В опубликованной в 1757 г. «Российской грамматике» М.В. Ломоносов указывал, что в разуме «первейшее есть слово, данное ему для сообщения другим своих мыслей…. Подобным образом, – писал он, – если бы каждый член человеческого рода не мог изъяснить своих понятий другому, то бы не токмо лишены мы были сего согласно общих дел течения, которое соединением разных мыслей управляется, но едва бы не хуже ли были диких зверей, рассыпанных по лесам и пустыням»[103].

Весь последующий период русских разработок в области филологического отражения мыслительной сферы проходит под непосредственным влиянием ломоносовских идей. Здесь следует указать на работы А. Барсова, и. Орнатовского, И. Тимковского, Н. Курганова, Н. Кошанского[104].

В 1806 г. (т. е. ранее работ В. Гумбольдта) в России выходит книга профессора Харьковского университета И.С. Рижского «Введение в круг словесности». В этой книге И. С. Рижский впервые в отечественной практике вводит понятие знака, причем следует отметить, что понятие это вводится в связи с проблемами мышления и отражения.

«Слова, – отмечает И.С. Рижский, – суть знаки наших мыслей.

Свойства означиваемой вещи должны находиться в ее изображении, если токмо оно может их выразить… Чтобы решить этот вопрос, необходимо сличить мысль с «предметом, который ее родил, ибо она также есть не что иное, как знак, или изображение оного»[105]. Подобное, явно материалистическое толкование природы знака, свойств и функций мыслей (в контексте проблем изображения) были весьма смелыми, в определенном смысле новаторскими для своего времени и свидетельствовали об общем высоком научно-теоретическом уровне исследования проблем общественной коммуникации, знака и мышления.

■ Исходные данные:
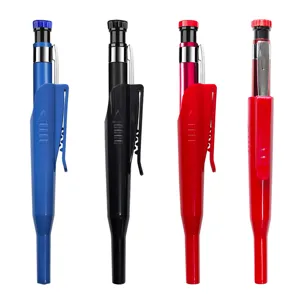 Capuchon de protection pour crayon menuisier ABS support marqueur trou profond accessoires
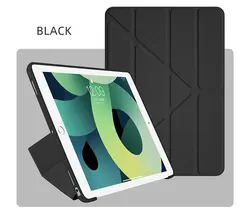 Premium Protective Case for iPad - Versatile and Durable Design (Black)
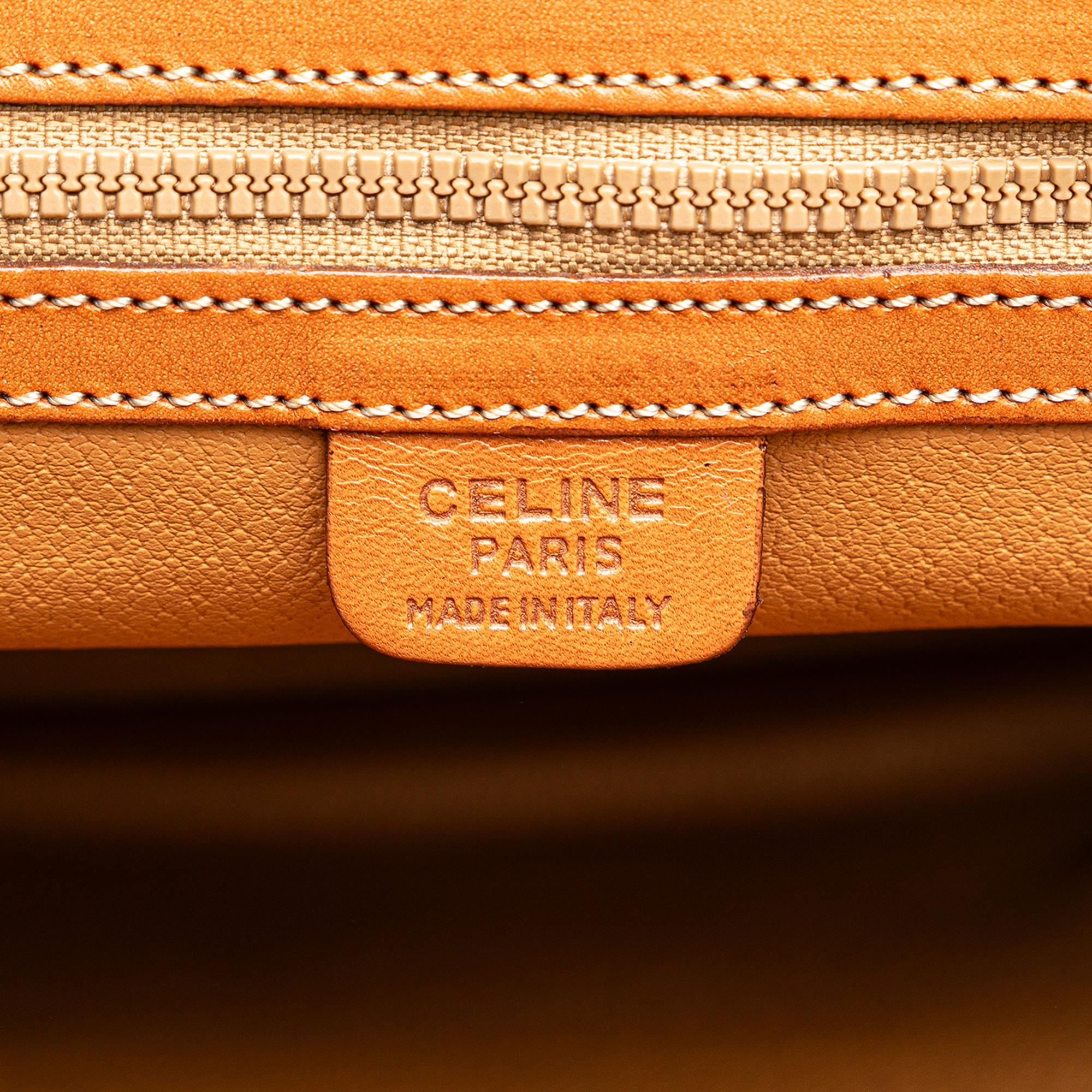 Celine Macadam Dome Satchel (SHG-p3Zpxb)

■ Цель задания:
Выпишите без изменений отрывок фрагмента о слове, знаке и мышлении в русской филологии от «Весь последующий период» до «мышления и отражения.».

■ Решение задания:
Весь последующий период русских разработок в области филологического отражения мыслительной сферы проходит под непосредственным влиянием ломоносовских идей. Здесь следует указать на работы А. Барсова, и. Орнатовского, И. Тимковского, Н. Курганова, Н. Кошанского[104].

В 1806 г. (т. е. ранее работ В. Гумбольдта) в России выходит книга профессора Харьковского университета И.С. Рижского «Введение в круг словесности». В этой книге И. С. Рижский впервые в отечественной практике вводит понятие знака, причем следует отметить, что понятие это вводится в связи с проблемами мышления и отражения.